Hinsdale Inferno travel program helps youth boost their basketball skills
The Hinsdale Central High School field house is hotbed of activity on winter Sundays. Hinsdale Inferno Basketball is setting the courts ablaze - competitively speaking - from morning to late afternoon, girls and boys squads ranging from third to eighth grade.
A couple of games were also held in the school's gym, along with a day-long slate of matchups at The Max athletic facility in McCook on Saturday. Court availability is precious with 23 teams and nearly 250 athletes, an impressive scale considering Inferno was launched with only one team in 2007.
Hinsdale dad Tyler Quast has been involved almost from the outset, both as a coach and as a director on Inferno's board. The vision, he related, has held steady: to develop kids into solid high school-level players.
"The idea was for it to be a travel feeder program for Hinsdale Central," Quast said.
His two sons' Inferno experience helped them prepare for their current roles on Red Devil basketball rosters, and Quast now watches his eighth-grade and sixth-grade daughters play in the program.
"It's great experience. It's great to have them in something that gets them out every Saturday and Sunday, and learning great lessons in life," he said.
Inferno is part of the DuPage Youth Travel Basketball League, and teams play upwards of 30 games during a season that runs from October through February. Most tournaments are held in the area, but periodically teams will trek a little farther, like Wisconsin, to compete.
K.C. Diedrich has been a coach for four years and a board member for three. Her three kids all play in the program. She coaches both her seventh-grade son's team and her fifth-grade daughter's team. Combined that's a weekly six-hour time commitment for her.
The Inferno partnership with Breakaway Basketball Coaching Academy to lead team practices takes some of the pressure off.
"I think they do a good job with their training. And at least if I'm a horrible coach, the kids will still be able to learn something at training," Diedrich joked.
Nick Newlin, who is coaching both of his sons' teams, said he will let the Breakaway instructors know what skills to home in on based on the previous game performance.
"They work with the same kids over several years, so they get to know them pretty well," Newlin said. "They like to see them grow over the years."

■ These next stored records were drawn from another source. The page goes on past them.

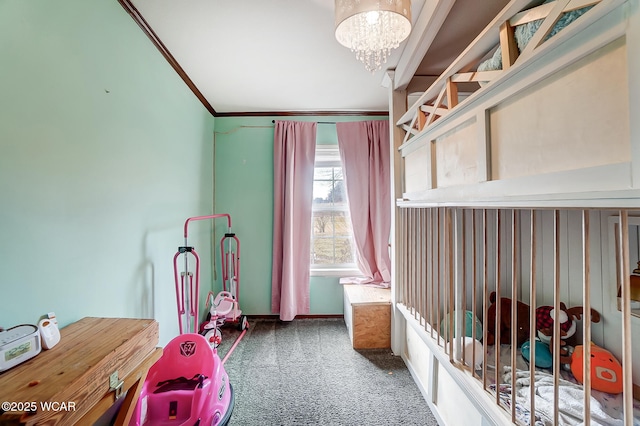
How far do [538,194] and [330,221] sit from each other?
242 cm

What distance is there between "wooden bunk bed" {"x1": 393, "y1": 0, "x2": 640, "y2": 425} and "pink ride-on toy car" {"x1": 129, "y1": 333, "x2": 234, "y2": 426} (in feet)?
4.28

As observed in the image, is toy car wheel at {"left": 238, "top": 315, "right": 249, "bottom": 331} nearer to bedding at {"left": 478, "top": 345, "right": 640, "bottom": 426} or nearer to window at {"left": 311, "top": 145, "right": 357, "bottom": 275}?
Answer: window at {"left": 311, "top": 145, "right": 357, "bottom": 275}

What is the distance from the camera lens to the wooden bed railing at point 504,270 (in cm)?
75

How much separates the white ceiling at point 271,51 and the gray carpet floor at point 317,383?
2.38 meters

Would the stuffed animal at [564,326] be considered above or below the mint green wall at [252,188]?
below

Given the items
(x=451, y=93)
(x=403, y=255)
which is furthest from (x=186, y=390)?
(x=451, y=93)

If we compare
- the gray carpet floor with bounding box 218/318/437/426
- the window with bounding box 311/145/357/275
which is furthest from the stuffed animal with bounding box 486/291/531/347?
the window with bounding box 311/145/357/275

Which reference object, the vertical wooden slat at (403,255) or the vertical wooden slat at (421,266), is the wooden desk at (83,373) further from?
the vertical wooden slat at (403,255)

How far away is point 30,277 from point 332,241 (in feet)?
8.16

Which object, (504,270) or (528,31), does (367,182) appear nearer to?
(504,270)

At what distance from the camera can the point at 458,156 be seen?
47.9 inches

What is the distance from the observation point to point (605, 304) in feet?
4.42

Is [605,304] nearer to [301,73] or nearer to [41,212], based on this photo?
[301,73]

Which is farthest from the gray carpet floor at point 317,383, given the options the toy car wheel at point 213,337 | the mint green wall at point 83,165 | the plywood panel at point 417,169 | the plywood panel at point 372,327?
the plywood panel at point 417,169
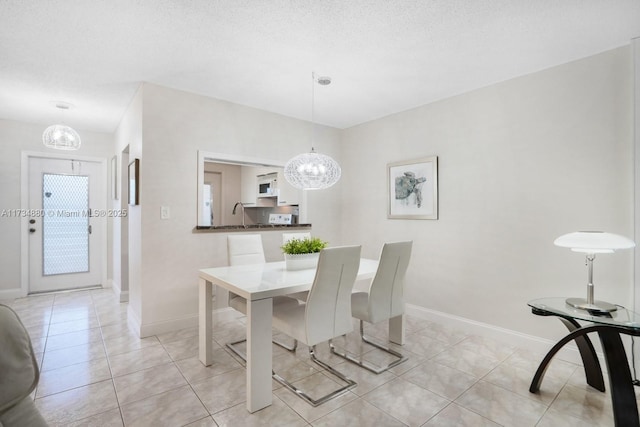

About half of his eighth-grade son Henry's teammates have played together for the last four years.
"From that core, he's developed some good friendships," he said.
Diedrich said that the relational byproduct is gratifying.
"A lot of the same kids play together for several years, and it's cool to see their progress," she said.
Central varsity girls basketball coach Karen Persinger said Inferno is playing a significant role in the culture she is trying to create.
"Over my first three seasons here at Hinsdale Central, I have seen the growth in girls participating in basketball at the younger ages, and it's a credit to what (Inferno coaches) are teaching," she said. "I was so excited to be at tryouts in the fall and see the large numbers of girls in the gym working hard to improve their game.
"The Inferno program helps support what we are doing at the high school level by introducing young athletes to the fundamentals of the game as well as teaching them the value of team work and competition."
Persinger's counterpart with Central boys, Nick Latorre, said it's a helpful pipeline.
"It's phenomenal that we have the program and that kids get an opportunity to the play in our gym," he said. "It's a good connection between our programs and our camps and our kids."
The popularity of the program requires two days of tryouts. Cuts are unavoidable, Quast said, because the interest simply outweighs the program's capacity.
Newlin, himself an alum of Red Devil basketball, believes he would have been a better player had Inferno been around then.
He's thankful to be able share the experience now as a dad coaching his sons, Henry and William. Henry also appreciates bonding over basketball.
"I get to have good quality time with him," Henry said.
Building friendships and seeing his skills improve has increased his love of the sport. And he shared one of his most enjoyable Inferno memories, which came in game last year when his squad was trailing the best team in the league by three points with time running out.
"I get the ball and I hit a game-tying three pointer," he related.
Diedrich said witnessing those transitions from perplexity to understanding is satisfying.
"You're trying to get something across to the kids and then it clicks for them, and you see them being able to reach their potential," she said. "That's what I get the greatest joy out of."
Quast said the dedication of the coaches, players and families is also inspiring.
"There's a lot of great people involved," Quast said. "It's always been a lot of fun from that perspective."